━━━━━ STUDY TEXT ━━━━━

A Swiss-based agrochemical company has completed sequencing the genome of the first important food crop, rice. But scientists who want the data will either have to pay for the right to use it or wait 3 years until an international consortium completes its work on a publicly sponsored—and likely more thorough—version of the same project.

Last week, Syngenta AG of Basel, Switzerland, announced that it had sequenced the majority of the 430 million bases of the rice genome. The work was overseen by its scientists in California and carried out mainly by Myriad Genetics Inc. of Salt Lake City, Utah. The project took 14 months, 6 months faster than planned, and came in under budget, although the company won't divulge the total cost. The results outpace the efforts of the International Rice Genome Sequencing Project, led by Japan, which hopes to finish its work in 2004 at an estimated cost of $100 million.

“On a technical level, they should be very proud,” says Rob Martienssen of Cold Spring Harbor Laboratory in New York, a member of the international consortium. “Their coverage is very good, and it's certainly a lot of sequence, but it's still very far from a complete sequence.” The Syngenta project sequenced each nucleotide an average of six times. To assure a complete, continuous sequence without gaps, however, each nucleotide needs to be sequenced 10 or 12 times.

In December, plant geneticists announced the complete genome sequence of the first higher plant, Arabidopsis thaliana, the model organism of choice for basic plant research but with no commercial value. In contrast, says Steven Briggs, head of the Torrey Mesa Research Institute in California—the genomics research arm of Syngenta—knowing the rice genome should allow scientists not only to improve rice varieties but also to find similar genes expressed in related cash crops such as wheat and barley.

The Syngenta rice map “will not be in the public domain,” says Briggs. Instead, Syngenta will provide academic researchers access through scientific collaborations, in return for a share of any commercial inventions stemming from the research. Syngenta also says that it will provide information and technology to the developing world for improving subsistence farming. But Martienssen says the value of Syngenta's work is diminished by its relative inaccessibility: “If it's not really a general public resource, and if it can't be searched, it doesn't have the same impact.”

Syngenta has worked with the public rice consortium before, funding work to sequence the ends of the bacterial artificial chromosomes used as the primary template for sequencing. And it's not the only commercial player. Last April, Monsanto finished its own rough draft of the rice genome, which has 4 coverage, and made its data available to the international project.

Getting access to the Monsanto data has allowed the international project to advance its estimated completion date by 4 years. And Japanese members leading the effort on chromosome 1 (of 12) plan to announce their results in March. Takuji Sasaki, director of Japan's rice genome research program, hopes to find ways to accelerate the sequencing but says “it will take additional funding.” Adds Martienssen, “We shouldn't sacrifice accuracy or completeness just to speed up.”

━━━━━ LISTED RECORDS ━━━━━

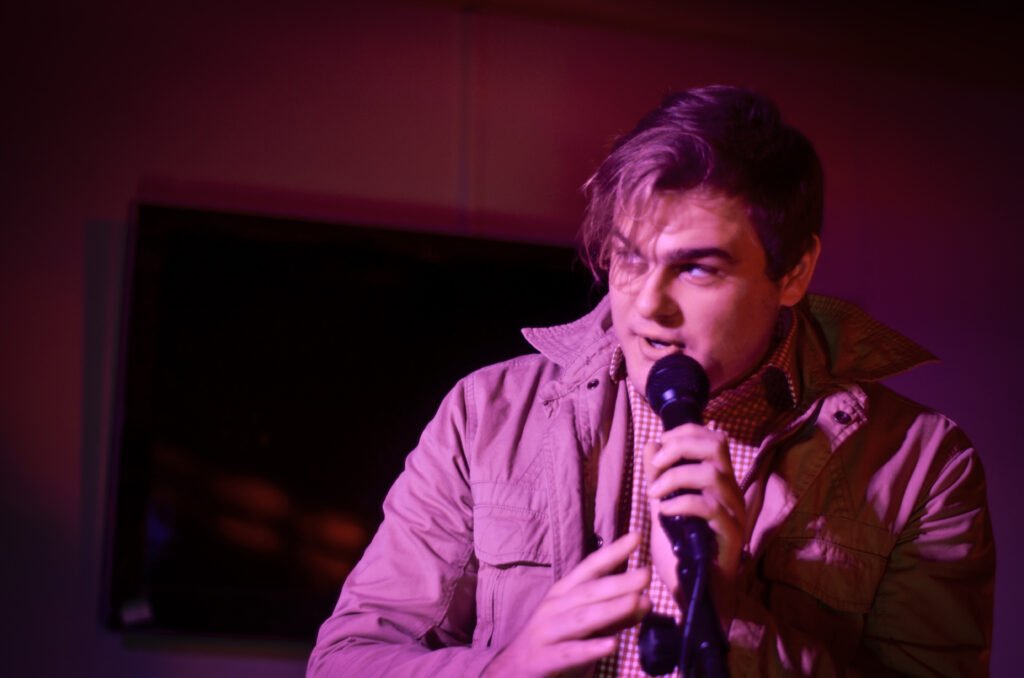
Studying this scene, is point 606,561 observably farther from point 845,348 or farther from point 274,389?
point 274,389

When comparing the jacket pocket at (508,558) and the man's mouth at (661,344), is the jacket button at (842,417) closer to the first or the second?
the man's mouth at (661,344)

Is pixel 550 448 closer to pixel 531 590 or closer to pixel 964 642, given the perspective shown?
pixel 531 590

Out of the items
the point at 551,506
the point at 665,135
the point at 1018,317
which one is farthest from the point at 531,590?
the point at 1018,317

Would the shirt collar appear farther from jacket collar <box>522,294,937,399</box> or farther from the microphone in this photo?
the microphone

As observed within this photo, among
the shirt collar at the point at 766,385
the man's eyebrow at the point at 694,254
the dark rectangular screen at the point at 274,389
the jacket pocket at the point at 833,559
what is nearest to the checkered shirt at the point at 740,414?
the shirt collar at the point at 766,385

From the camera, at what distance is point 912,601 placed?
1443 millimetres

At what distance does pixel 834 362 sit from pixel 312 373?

━━━━━

## [THINGS TO DO]
A - Reproduce a passage from the rice genome article, beginning at the words "A Swiss-based agrochemical" and stopping after the words "the same project.".
B - Answer these questions from the rice genome article:
(i) How many months did the Syngenta sequencing project take?
(ii) How many times must each nucleotide be sequenced to assure a complete, continuous sequence without gaps?
(iii) When did Monsanto finish its rough draft of the rice genome?

## [RESULTS OF THE TASKS]
A -
A Swiss-based agrochemical company has completed sequencing the genome of the first important food crop, rice. But scientists who want the data will either have to pay for the right to use it or wait 3 years until an international consortium completes its work on a publicly sponsored—and likely more thorough—version of the same project.

B -
(i) 14 months
(ii) 10 or 12 times
(iii) Last April